Correlation Between Royal Bank and HSBC Holdings
Can any of the company-specific risk be diversified away by investing in both Royal Bank and HSBC Holdings at the same time? Although using a correlation coefficient on its own may not help to predict future stock returns, this module helps to understand the diversifiable risk of combining Royal Bank and HSBC Holdings into the same portfolio, which is an essential part of the fundamental portfolio management process.
By analyzing existing cross correlation between Royal Bank of and HSBC Holdings plc, you can compare the effects of market volatilities on Royal Bank and HSBC Holdings and check how they will diversify away market risk if combined in the same portfolio for a given time horizon. You can also utilize pair trading strategies of matching a long position in Royal Bank with a short position of HSBC Holdings. Check out your portfolio center. Please also check ongoing floating volatility patterns of Royal Bank and HSBC Holdings.
Diversification Opportunities for Royal Bank and HSBC Holdings
0.82 | Correlation Coefficient |
Very poor diversification
The 3 months correlation between Royal and HSBC is 0.82. Overlapping area represents the amount of risk that can be diversified away by holding Royal Bank of and HSBC Holdings plc in the same portfolio, assuming nothing else is changed. The correlation between historical prices or returns on HSBC Holdings plc and Royal Bank is a relative statistical measure of the degree to which these equity instruments tend to move together. The correlation coefficient measures the extent to which returns on Royal Bank of are associated (or correlated) with HSBC Holdings. Values of the correlation coefficient range from -1 to +1, where. The correlation of zero (0) is possible when the price movement of HSBC Holdings plc has no effect on the direction of Royal Bank i.e., Royal Bank and HSBC Holdings go up and down completely randomly.
Pair Corralation between Royal Bank and HSBC Holdings
Assuming the 90 days horizon Royal Bank is expected to generate 1.17 times less return on investment than HSBC Holdings. But when comparing it to its historical volatility, Royal Bank of is 1.31 times less risky than HSBC Holdings. It trades about 0.08 of its potential returns per unit of risk.

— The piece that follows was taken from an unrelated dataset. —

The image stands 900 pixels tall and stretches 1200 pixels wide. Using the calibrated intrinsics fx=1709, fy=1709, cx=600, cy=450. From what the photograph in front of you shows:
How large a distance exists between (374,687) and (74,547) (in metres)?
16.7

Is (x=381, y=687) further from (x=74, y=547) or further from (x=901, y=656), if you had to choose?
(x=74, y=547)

HSBC Holdings plc is currently generating about 0.07 of returns per unit of risk over similar time horizon. If you would invest 3,239 in HSBC Holdings plc on September 24, 2024 and sell it today you would earn a total of 1,381 from holding HSBC Holdings plc or generate 42.64% return on investment over 90 days.
Time Period | 3 Months [change] |
Direction | Moves Together |
Strength | Strong |
Accuracy | 100.0% |
Values | Daily Returns |
Royal Bank of vs. HSBC Holdings plc
Performance |
Timeline |
Royal Bank |
HSBC Holdings plc |
Royal Bank and HSBC Holdings Volatility Contrast
Predicted Return Density |
Returns |
Pair Trading with Royal Bank and HSBC Holdings
The main advantage of trading using opposite Royal Bank and HSBC Holdings positions is that it hedges away some unsystematic risk. Because of two separate transactions, even if Royal Bank position performs unexpectedly, HSBC Holdings can make up some of the losses. Pair trading also minimizes risk from directional movements in the market. For example, if an entire industry or sector drops because of unexpected headlines, the short position in HSBC Holdings will offset losses from the drop in HSBC Holdings' long position.Royal Bank vs. JPMorgan Chase Co | Royal Bank vs. Bank of America | Royal Bank vs. Wells Fargo | Royal Bank vs. China Construction Bank |
HSBC Holdings vs. JPMorgan Chase Co | HSBC Holdings vs. Bank of America | HSBC Holdings vs. Wells Fargo | HSBC Holdings vs. China Construction Bank |
Check out your portfolio center.Note that this page's information should be used as a complementary analysis to find the right mix of equity instruments to add to your existing portfolios or create a brand new portfolio. You can also try the Portfolio Rebalancing module to analyze risk-adjusted returns against different time horizons to find asset-allocation targets.